As states such as Alabama threaten in vitro fertilization with fetal personhood laws, couples facing infertility are in a dark place. The stress of trying to conceive is overwhelming and expensive, an emotional roller coaster that repeats every few weeks. Research has shown that women in this predicament have the same levels of anxiety and depression as those with cancer.
I spent thousands of dollars and three years on failed fertility treatments, all made worse by a miscarriage that occurred early in the process. Doctors repeatedly blamed me for not responding well to hormone injections, or having a “thin” uterine lining. They were wrong. When I finally found a good doctor and had a uterine polyp removed, I stopped all treatments and conceived naturally two months later.

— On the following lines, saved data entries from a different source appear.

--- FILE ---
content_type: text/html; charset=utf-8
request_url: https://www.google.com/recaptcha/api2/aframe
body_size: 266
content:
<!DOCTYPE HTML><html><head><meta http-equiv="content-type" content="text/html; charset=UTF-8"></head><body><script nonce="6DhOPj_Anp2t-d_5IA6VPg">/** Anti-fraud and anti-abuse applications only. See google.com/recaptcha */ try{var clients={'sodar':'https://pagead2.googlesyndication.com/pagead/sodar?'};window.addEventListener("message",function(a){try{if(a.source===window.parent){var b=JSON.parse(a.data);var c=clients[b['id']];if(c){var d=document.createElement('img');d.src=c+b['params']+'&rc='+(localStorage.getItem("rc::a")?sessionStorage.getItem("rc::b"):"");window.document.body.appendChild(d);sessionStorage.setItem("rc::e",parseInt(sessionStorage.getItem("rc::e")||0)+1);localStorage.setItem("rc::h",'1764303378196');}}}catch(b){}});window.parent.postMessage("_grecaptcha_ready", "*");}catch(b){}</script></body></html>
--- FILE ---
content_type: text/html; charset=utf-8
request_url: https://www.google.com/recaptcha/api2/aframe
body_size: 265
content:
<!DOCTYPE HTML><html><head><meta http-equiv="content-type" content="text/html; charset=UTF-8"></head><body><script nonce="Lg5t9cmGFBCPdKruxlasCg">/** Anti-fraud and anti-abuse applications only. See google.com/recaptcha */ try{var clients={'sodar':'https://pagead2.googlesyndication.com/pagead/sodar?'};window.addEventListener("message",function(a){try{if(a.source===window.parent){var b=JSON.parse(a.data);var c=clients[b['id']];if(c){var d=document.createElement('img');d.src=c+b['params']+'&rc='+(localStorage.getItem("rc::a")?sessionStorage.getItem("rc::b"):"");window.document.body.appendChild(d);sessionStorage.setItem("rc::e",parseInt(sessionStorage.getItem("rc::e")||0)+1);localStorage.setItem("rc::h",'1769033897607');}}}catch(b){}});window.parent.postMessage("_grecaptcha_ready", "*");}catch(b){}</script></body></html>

With that in mind, please be cautious when choosing a fertility clinic. Their quality, integrity and compassion vary widely; don’t pick one just because it’s close to your house or accepts your insurance. Here are some key questions to consider:
Look up the clinic’s success rates on the Centers for Disease Control’s database for assisted reproductive technology. The language is a little wonky because IVF is a multi-step process involving egg retrievals that don’t always result in embryo transfers. I recommend looking for “what percentage of transfers resulted in live-birth deliveries.” Make sure you see the rates that apply to your age group; rates will vary depending on whether you plan to use your own eggs.
If you receive a diagnosis of “unexplained” infertility, ask about a hysteroscopy—a procedure that offers a closer look at your uterus for things like polyps, fibroids and scar tissue. It’s not expensive and is often covered by insurance. If your doctor balks at this idea without good reason, consider switching clinics. I did, and my new doctor found the polyp on the first visit, in part because he listened carefully to my medical history and performed an immediate ultrasound.
If the doctor makes you feel ashamed, blames you for your “bad” uterus, low egg count, etc., trust your gut and walk out. If a person is cold and unfeeling in the initial meeting, you don’t want him to end up scraping your endometrial lining without anesthesia (yes, that happened).
If the clinic is pushing you to consider IVF before other, less invasive procedures, be wary. There are lots of options before you get to that point, and good doctors don’t assume you have $15,000 to spend on a gamble.
If they insist on giving you hormonal birth control between treatment cycles, protest. That’s for the doctor’s benefit, not yours. If I had followed those instructions I’d never have conceived my son.
Just because you are in your late 30s, or—gasp!—over 40, don’t assume you are doomed. Each woman’s body and ovarian reserve are different. Even in my very small Southern town, I know four mothers (including me) who conceived naturally at 40 or later. (If you live in New York, delayed motherhood is so common there’s a theme song for you). Find a compassionate doctor, run some tests, and make a plan.
Join a support group. RESOLVE, the National Infertility Association, has a database here. Your fellow travelers through the hell-scape of infertility will offer far better advice than any stranger could.